How to Install Google Analytics Using Headers and Footers Plugin
After you’ve created a Google Analytics account and created at least one tracking code, you’ll want to know how to add Google Analytics to WordPress. To enable Google Analytics to start collecting data, you’ll simply add the tag from Google Analytics to the headers (or footers) of your WordPress site.
One easy way to add the newly created tracking code is to use the Insert Headers and Footers plugin.
Step 1: Install and activate the plugin. If you have one of our Managed WordPress or Managed WooCommerce plans, you can use the Nexcess Plugin Installer.
Step 2: Insert code in your header or footer by going to the Settings > Insert Headers and Footers menu.
Step 3: That’s it! Google Analytics wil now start collecting data.
How to Install Google Analytics in WordPress
After a few days, Google Analytics will have enough data collected to begin offering you insights. Unfortunately, the official Google Analytics dashboard offers you so much data and ways of looking at the data that it collects, it can feel a little like drinking water from a firehose. Many many first-timers to GA will find a Google Analytics WordPress plugin essential to not feeling overwhelmed.

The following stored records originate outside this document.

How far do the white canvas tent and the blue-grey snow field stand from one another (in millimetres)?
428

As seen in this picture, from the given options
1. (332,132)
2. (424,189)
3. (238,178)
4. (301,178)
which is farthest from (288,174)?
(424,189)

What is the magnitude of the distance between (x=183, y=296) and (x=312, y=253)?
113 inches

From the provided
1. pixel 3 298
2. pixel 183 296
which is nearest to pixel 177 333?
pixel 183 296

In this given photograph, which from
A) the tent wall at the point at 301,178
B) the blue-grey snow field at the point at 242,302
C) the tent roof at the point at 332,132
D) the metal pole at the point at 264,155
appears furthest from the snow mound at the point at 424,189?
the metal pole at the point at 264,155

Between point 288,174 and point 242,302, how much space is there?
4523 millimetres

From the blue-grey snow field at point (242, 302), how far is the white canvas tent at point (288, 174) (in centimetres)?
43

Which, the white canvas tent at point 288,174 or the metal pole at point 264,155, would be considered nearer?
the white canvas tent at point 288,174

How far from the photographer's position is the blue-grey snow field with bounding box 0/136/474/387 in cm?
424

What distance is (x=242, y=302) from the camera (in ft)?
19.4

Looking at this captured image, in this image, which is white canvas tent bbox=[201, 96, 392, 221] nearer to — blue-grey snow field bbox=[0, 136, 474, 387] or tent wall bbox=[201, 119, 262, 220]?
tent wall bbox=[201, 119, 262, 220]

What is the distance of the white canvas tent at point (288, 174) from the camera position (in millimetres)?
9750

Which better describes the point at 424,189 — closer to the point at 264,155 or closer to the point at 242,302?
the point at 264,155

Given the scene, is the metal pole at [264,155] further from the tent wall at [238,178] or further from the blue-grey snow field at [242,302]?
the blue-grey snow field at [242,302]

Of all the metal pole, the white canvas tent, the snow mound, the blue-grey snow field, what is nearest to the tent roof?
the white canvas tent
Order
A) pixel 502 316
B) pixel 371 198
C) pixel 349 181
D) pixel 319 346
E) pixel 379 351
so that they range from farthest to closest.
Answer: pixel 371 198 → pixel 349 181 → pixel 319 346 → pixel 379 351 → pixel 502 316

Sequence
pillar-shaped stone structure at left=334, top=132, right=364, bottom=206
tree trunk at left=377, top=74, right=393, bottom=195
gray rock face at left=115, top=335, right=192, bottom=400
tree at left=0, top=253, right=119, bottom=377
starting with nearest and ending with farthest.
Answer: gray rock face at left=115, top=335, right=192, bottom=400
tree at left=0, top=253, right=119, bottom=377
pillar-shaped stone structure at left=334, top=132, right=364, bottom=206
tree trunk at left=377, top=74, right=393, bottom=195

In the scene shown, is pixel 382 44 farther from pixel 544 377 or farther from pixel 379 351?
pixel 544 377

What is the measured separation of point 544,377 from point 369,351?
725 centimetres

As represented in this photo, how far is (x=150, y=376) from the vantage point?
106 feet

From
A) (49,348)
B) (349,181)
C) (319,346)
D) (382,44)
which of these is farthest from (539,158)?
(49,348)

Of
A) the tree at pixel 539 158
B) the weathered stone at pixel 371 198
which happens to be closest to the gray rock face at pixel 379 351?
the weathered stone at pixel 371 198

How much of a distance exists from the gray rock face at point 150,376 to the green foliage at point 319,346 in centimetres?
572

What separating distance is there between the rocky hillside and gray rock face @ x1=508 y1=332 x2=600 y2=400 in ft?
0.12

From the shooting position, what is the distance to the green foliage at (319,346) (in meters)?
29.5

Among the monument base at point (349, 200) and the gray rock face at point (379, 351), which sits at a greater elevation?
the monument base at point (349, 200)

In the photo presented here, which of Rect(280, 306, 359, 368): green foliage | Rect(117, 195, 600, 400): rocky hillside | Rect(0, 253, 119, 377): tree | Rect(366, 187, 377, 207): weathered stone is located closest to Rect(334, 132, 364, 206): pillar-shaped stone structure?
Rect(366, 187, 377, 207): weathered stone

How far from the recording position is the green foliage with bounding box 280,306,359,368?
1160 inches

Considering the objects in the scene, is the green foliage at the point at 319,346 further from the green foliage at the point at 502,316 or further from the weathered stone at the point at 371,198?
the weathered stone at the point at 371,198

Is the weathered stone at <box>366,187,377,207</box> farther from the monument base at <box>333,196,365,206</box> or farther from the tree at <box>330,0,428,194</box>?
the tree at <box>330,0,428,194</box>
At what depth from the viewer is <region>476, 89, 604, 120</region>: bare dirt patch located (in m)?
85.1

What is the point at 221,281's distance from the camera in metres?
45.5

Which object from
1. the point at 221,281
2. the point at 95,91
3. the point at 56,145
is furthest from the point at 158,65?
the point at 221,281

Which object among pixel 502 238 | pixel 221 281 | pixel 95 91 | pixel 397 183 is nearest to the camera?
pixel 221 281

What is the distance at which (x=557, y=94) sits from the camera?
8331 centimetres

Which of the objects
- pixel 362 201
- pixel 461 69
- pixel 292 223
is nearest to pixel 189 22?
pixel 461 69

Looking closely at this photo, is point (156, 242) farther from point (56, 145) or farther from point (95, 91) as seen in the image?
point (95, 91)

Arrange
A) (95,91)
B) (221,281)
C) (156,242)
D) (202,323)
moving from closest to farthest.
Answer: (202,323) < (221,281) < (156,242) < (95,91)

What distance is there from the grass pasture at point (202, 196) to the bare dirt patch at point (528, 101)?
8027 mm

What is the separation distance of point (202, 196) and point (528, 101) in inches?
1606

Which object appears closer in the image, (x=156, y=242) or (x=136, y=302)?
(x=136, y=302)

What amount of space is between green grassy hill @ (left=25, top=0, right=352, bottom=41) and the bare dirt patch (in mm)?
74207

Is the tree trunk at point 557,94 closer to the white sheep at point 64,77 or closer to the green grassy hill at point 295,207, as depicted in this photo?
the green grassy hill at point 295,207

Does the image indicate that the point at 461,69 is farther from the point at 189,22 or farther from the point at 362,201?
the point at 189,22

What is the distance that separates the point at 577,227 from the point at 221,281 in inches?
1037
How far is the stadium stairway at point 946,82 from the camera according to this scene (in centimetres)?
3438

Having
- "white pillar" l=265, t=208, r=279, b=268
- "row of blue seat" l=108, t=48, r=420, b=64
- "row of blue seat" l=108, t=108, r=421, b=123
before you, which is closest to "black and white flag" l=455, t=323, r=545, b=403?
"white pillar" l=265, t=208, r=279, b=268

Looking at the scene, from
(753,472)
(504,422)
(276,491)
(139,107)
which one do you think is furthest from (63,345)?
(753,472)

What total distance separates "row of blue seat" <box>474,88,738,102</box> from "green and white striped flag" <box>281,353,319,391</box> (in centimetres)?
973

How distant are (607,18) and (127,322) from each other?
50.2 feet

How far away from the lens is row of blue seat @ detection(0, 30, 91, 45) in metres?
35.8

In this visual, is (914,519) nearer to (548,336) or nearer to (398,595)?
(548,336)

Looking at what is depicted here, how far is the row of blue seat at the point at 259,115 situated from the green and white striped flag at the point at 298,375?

Unfortunately, there isn’t an official WordPress plugin for Google Analytics. There is, however, an official plugin for WooCommerce called WooCommerce Google Analytics. Fortunately, there are quite a few 3rd-party plugins available. One such plugin is the MonsterInsights plugin.
Whichever plugin you choose, the installation instructions will be similar to the MonsterInsights installation instructions. The plugin will have a settings section where you can link the plugin to your Google Analytics account. This will redirect you to your account with Google where you will be informed there is a 3rd party app (your new plugin) requesting permissions to access your account. Click ‘Allow’ if you want the new plugin to help you with your Google Analytics data.
That’s it! Now you know how to put Google Analytics on a WordPress website.
Making the Most Out of Google Analytics
Whether you’re trying to start a new fan-club or start a new online business, you’ll want to make the most out of Google Analytics.
Narrow Focus — It’s easy to get distracted by the many, many metrics offered by Google Analytics. Have a set of just 5-10 indicators that are key to accomplishing your goals. Focus on those.
Regular Review — You’ve invested your valuable time into identifying your key metrics and designing custom reports for them. Now, remember to read the reports. You’ll want to review them weekly. Review daily if you’ve recently updated your site or launched a new campaign.
Make Changes — You’ve identified your KPI, you read the reports based on them, now use them. Have you seen almost no change in your metrics since your latest AdWords campaign launched? Try changing your campaign keywords. Google Analytics can be a roadmap to success. When you realize you’re driving down the wrong road, you should change roads.
Google Analytics is incredibly powerful, it’s free, and it’s super easy to install Google Analytics on your WordPress site. What are you waiting for?